GIVEN RECORDS:
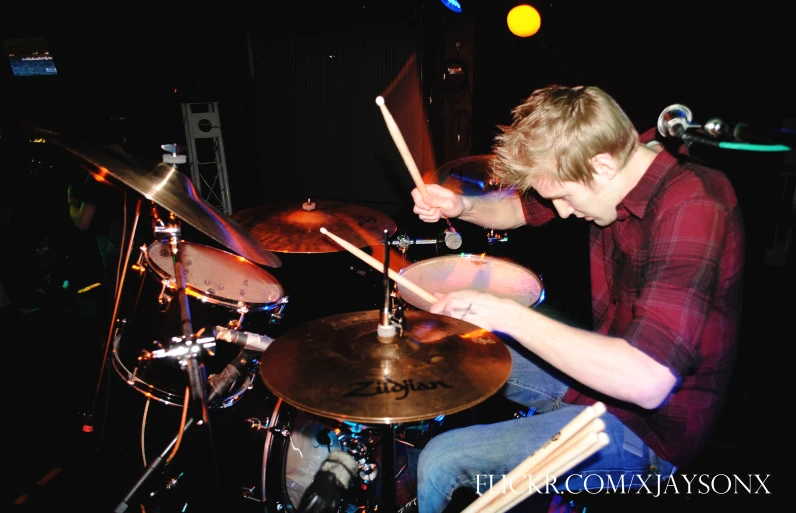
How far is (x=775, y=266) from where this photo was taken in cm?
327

==

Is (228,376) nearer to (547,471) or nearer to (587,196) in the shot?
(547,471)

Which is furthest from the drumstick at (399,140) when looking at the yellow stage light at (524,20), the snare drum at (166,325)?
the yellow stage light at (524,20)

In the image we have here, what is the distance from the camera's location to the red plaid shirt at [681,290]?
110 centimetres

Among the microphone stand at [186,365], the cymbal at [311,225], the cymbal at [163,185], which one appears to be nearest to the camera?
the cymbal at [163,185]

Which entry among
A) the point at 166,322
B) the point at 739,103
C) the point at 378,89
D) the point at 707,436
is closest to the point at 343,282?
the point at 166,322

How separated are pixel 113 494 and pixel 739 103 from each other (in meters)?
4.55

AIM OF THE EXERCISE:
Render the lines from the line with "Is (228,376) nearer" up to and including the line with "110 centimetres" as a two-column CSV with the header input,output. Put each line of text and the answer line that follows it into one row, wrapping every field in double quotes and turning any line breaks into spaces.

REPLY TO THE TASK:
input,output
"Is (228,376) nearer to (547,471) or nearer to (587,196) in the shot?","(547,471)"
"Which is furthest from the drumstick at (399,140) when looking at the yellow stage light at (524,20), the snare drum at (166,325)?","the yellow stage light at (524,20)"
"In the image we have here, what is the distance from the camera's location to the red plaid shirt at [681,290]?","110 centimetres"